The reason I bring up HLS is because it might actually afford the best
hope -- better than the HTML5 <video> tag -- for a cross-platform
video standard that can still handle DRM for those rights-holders who
insist on it.  Section 6.2.3 of the spec indicates how a stream may be
encrypted with a decryption key available via a URI to authorized
clients (somewhere, I think the spec also allows for the keys to
change in mid-stream).  My reading of that gives me hope that we can
get away from implementing DRM in the client (an app, a plugin, a
library, whatever), and instead do so in the network.  If my reading
of this is right, an arbitrary platform should be able to participate
in a DRM-ed HTTP Live Stream, provided it succeeds in some sort of
negotiation with the server and is provided with decryption keys.

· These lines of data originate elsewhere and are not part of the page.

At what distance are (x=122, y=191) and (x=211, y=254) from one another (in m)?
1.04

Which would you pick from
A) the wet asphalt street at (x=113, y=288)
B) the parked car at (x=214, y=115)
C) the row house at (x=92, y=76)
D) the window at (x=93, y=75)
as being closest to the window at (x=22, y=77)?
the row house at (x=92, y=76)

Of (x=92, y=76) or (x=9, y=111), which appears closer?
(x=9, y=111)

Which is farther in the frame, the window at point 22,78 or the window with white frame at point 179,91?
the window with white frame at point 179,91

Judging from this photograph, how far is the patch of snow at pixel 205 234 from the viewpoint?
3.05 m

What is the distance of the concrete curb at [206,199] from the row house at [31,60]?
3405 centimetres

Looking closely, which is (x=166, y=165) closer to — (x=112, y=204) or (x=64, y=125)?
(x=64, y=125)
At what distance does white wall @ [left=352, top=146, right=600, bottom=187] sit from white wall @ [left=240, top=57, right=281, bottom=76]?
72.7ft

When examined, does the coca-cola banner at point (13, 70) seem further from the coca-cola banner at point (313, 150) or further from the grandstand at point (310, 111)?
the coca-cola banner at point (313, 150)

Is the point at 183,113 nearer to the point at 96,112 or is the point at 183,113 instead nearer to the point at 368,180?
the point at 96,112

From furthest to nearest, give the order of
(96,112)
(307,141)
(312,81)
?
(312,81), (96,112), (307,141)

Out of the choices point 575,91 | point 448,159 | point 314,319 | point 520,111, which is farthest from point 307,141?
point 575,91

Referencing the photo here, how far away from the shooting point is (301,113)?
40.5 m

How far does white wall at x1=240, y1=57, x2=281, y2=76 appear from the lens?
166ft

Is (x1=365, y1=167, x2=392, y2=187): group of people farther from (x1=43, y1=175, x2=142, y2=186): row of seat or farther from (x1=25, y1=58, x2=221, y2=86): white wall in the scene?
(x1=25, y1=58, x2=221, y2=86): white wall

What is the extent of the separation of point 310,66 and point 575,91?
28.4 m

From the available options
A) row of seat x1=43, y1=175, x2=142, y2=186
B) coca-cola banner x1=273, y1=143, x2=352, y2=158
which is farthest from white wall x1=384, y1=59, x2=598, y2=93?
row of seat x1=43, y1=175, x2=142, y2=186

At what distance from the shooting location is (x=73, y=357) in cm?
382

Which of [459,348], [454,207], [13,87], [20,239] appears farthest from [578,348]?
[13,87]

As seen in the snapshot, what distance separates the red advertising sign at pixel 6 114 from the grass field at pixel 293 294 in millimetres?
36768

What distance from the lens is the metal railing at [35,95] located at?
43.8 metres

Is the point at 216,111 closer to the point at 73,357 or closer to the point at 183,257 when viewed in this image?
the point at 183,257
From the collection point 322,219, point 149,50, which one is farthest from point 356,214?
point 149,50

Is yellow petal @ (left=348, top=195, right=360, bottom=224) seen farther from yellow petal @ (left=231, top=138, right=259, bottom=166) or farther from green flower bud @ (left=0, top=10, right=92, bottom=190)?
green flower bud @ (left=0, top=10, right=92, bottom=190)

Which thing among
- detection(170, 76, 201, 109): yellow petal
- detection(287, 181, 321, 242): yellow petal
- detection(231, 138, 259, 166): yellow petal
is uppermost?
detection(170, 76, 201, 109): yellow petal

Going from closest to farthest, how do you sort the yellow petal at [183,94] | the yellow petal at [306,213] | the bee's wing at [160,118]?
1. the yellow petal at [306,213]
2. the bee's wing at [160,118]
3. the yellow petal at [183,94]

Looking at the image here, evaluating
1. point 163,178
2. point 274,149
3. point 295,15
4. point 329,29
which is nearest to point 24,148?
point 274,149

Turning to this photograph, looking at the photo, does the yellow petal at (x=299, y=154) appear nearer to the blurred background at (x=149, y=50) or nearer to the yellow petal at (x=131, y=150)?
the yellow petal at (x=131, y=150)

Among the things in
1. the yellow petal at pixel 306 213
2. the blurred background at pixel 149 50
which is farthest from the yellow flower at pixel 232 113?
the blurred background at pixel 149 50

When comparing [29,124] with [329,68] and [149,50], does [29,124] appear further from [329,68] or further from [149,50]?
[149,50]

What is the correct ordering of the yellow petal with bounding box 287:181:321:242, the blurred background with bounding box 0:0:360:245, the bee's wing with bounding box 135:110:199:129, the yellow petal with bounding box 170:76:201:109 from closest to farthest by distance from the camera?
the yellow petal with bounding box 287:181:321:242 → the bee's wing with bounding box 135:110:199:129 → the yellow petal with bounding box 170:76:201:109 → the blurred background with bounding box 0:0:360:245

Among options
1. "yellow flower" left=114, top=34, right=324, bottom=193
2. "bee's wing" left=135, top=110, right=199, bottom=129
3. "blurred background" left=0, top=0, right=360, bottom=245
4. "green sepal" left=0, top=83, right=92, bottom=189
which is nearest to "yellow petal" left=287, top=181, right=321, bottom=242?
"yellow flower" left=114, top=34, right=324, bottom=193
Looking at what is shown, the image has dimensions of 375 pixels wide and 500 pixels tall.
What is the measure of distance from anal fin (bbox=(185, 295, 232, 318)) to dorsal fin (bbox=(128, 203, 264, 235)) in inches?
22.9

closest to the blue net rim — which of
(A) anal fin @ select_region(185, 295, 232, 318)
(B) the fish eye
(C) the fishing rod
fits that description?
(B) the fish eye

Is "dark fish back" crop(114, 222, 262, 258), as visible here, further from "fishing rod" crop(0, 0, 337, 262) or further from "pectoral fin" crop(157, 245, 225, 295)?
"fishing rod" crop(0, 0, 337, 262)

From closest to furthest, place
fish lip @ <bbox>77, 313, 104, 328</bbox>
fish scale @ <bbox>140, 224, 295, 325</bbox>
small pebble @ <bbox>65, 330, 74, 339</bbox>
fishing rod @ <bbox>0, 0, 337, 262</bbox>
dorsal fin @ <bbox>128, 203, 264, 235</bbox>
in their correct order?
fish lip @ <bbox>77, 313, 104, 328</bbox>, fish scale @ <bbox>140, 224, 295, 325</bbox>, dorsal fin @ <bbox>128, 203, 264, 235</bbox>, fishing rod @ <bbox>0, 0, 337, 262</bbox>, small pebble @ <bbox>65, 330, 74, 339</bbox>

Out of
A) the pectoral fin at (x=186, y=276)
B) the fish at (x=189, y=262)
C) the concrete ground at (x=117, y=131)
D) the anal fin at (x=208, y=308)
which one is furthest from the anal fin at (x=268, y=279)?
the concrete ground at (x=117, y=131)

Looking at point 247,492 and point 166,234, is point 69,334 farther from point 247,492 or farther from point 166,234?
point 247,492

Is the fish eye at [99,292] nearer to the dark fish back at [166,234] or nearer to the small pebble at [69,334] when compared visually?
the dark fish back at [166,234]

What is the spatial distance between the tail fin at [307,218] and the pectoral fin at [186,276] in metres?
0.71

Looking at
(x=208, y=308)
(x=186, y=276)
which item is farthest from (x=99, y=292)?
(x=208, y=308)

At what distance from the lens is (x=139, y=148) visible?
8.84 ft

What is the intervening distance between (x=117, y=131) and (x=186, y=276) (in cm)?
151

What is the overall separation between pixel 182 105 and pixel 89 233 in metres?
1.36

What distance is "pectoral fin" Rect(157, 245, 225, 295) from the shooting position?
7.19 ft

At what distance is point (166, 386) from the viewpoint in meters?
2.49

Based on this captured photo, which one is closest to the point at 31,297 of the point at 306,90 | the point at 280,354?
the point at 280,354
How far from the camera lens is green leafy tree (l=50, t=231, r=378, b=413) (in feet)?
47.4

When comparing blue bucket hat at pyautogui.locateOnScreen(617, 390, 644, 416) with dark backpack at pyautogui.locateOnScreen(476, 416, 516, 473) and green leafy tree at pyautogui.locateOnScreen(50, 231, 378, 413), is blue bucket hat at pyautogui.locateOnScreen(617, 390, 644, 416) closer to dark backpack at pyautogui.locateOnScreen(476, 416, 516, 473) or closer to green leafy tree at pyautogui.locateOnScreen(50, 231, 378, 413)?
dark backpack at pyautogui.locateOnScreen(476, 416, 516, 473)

Also, despite the name, HTTP Live Streaming is not only for live
events or streams of unknown length; the spec is also clear about how
you'd segment a distinct media file into a playlist and make that
available to clients.  So in that sense, it could potentially offer a
direct replacement for the <video> tag, and also provide DRM, meaning
that big-money rights-holders would actually use it.  What's not clear
is whether it will get any traction outside of the Apple sphere of
influence.

Anyways, brain-dump over.  Suffice to say that neither H.264, nor the
HTML5 video tag, is the end of the story.